Le ministre de l’Urbanisme, de l’Habitat, des Domaines, de l’Aménagement du territoire et de la Population a présenté récemment en Conseil des ministres une communication verbale sur les nouvelles investigations entreprises. En plus des irrégularités constatées dans le processus de cession de ces édifices, une somme de 3,8 milliards de Fcfa devant être reversée à l’État par l’ACI, ne l’a jamais été
L’affaire dite «Vente des bâtiments administratifs» de Bamako est de nouveau devant la justice. Les citoyens continuent à réclamer que toute la lumière soit faite sur cette affaire qui défraye la chronique sur les réseaux sociaux. Dans les grins (lieux de causerie regroupant des personnes de la même génération), beaucoup y vont de leurs commentaires. De quoi s’agit-il ? Que s’est-il réellement passé ? Comment comprendre ce rebondissement ? À ce jour, quelles sont les diligences entreprises par le ministère de tutelle pour élucider cette affaire ?
Pour obtenir des réponses à ces questions, notre équipe de reportage s’est entretenue avec le ministre de l’Urbanisme, de l’Habitat, des Domaines, de l’Aménagement du territoire et de la Population. « Cette affaire a constitué une source de préoccupation des hautes autorités, dans la mesure où la lutte contre la corruption et l’impunité a été inscrite parmi les priorités et traduite de «façon éloquente» dans le Programme d’action gouvernemental (PAG). Lequel a imputé des actions à mon département », confie d’entrée de jeu Bréhima Kaména.
L’audit de la cession des bâtiments publics à Bamako figure au premier rang de ces actions, indique notre interlocuteur. Selon le ministre Kaména, c’est dans ce cadre que l’Inspection des domaines et des affaires foncières a été instruite de procéder à la vérification de la procédure de cession des bâtiments administratifs de Bamako. «C’est suivant le mandat n° 2013/001-MLAFU-SG du 25 juillet 2013, que le ministre du Logement, des Affaires foncières et de l’Urbanisme, a autorisé l’Agence de cessions immobilières (ACI), à vendre vingt deux bâtiments administratifs pour, avec le produit issu de ladite vente, construire de nouveaux immeubles en vue de reloger les services de l’État impactés», rappelle le ministre Kaména.

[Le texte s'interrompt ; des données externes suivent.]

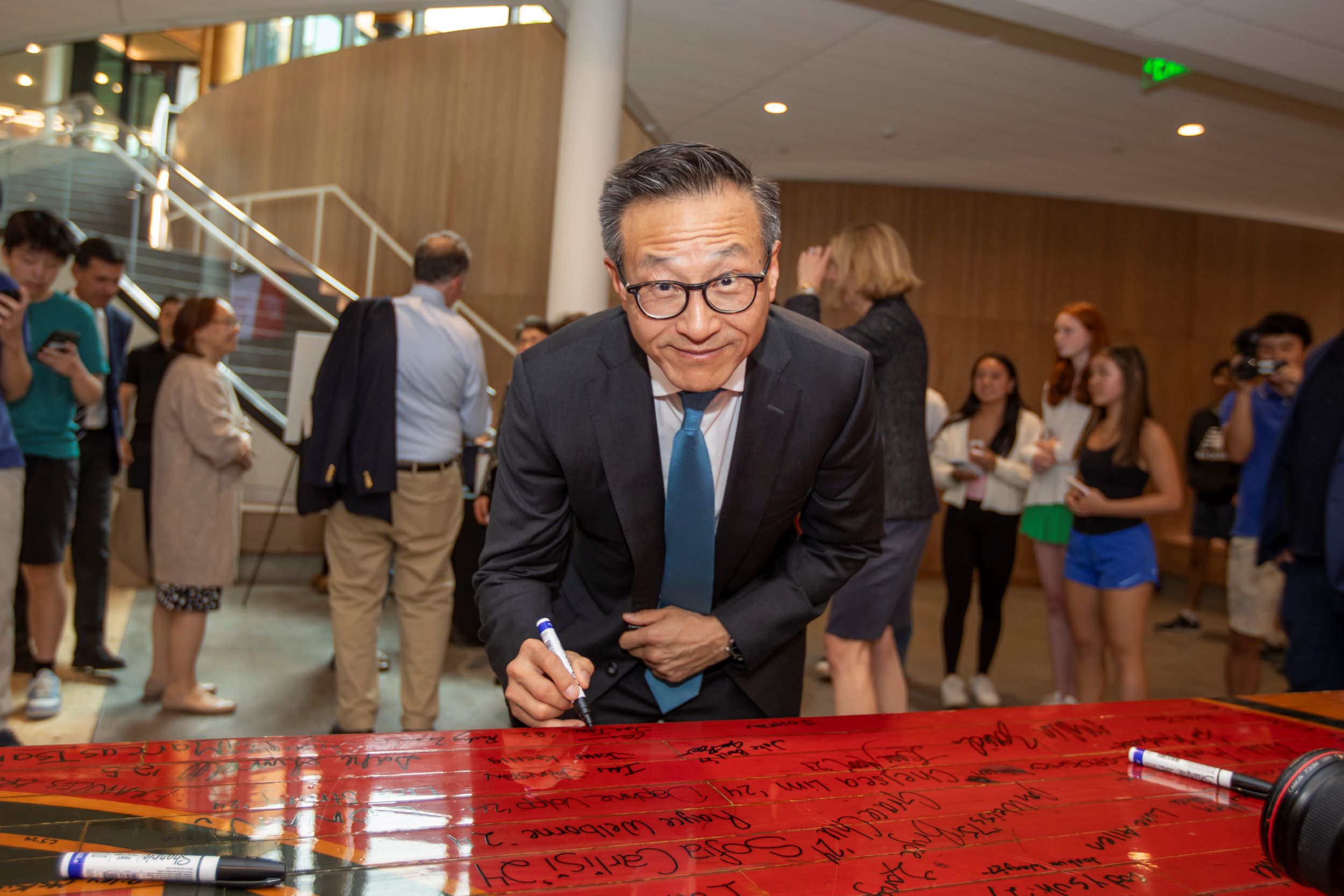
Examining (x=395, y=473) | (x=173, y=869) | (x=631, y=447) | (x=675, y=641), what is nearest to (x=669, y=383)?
(x=631, y=447)

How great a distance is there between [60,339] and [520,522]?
2696 mm

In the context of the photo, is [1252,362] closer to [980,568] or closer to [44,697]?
[980,568]

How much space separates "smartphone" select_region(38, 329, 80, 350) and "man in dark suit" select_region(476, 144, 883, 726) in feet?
8.56

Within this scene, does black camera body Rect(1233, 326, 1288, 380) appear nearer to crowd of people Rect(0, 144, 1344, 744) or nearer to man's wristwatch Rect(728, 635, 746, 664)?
crowd of people Rect(0, 144, 1344, 744)

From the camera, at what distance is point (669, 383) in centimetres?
145

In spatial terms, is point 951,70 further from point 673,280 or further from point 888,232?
point 673,280

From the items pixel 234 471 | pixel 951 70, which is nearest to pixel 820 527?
pixel 234 471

La mesure participait également du souci d’embellissement de la ville de Bamako par la construction d’immeubles ultra modernes en vue d’abriter des services de l’État, explique-t-il.
ORDONNANCE DE NON-LIEU- Selon notre interlocuteur, dans le souci d’encadrer la vente des immeubles concernés et surtout d’assurer la transparence de la procédure de cession, le mandat dans certaines de ses dispositions a défini le mode de cession (le bail avec promesse de vente ou la vente aux enchères publiques). Il a également été exigé qu’il soit procédé à l’expertise préalable de tous les bâtiments avant leur cession, développe le ministre Bréhima Kaména.
C’est en vertu de ce mandat que l’ACI a enclenché la procédure de cession des bâtiments concernés en vendant dix-sept bâtiments sur un total de vingt-deux. Cependant, déplore-t-il, force a été de constater qu’après la vente des premiers bâtiments administratifs, une forte vague de critiques s’est faite jour au sein de l’opinion nationale. Motif : certains estimaient que des biens relevant du patrimoine immobilier de l’État semblaient avoir été bradés. Eu égard aux ressources limitées de notre pays, des citoyens ont pensé qu’il aurait été plus sage de conserver ces biens en les restaurant, rapporte notre interlocuteur.
Suite au tollé général qu’a suscité la vente de ces bâtiments, le Bureau du Vérificateur général, dans un premier temps, s’est saisi du dossier et a entrepris des investigations, souligne le ministre Kaména. Il ajoute que le rapport issu de la mission de contrôle a été remis aux autorités habilitées, dont le procureur du Tribunal de grande instance de la Commune III du District de Bamako, procureur du Pôle économique et financier.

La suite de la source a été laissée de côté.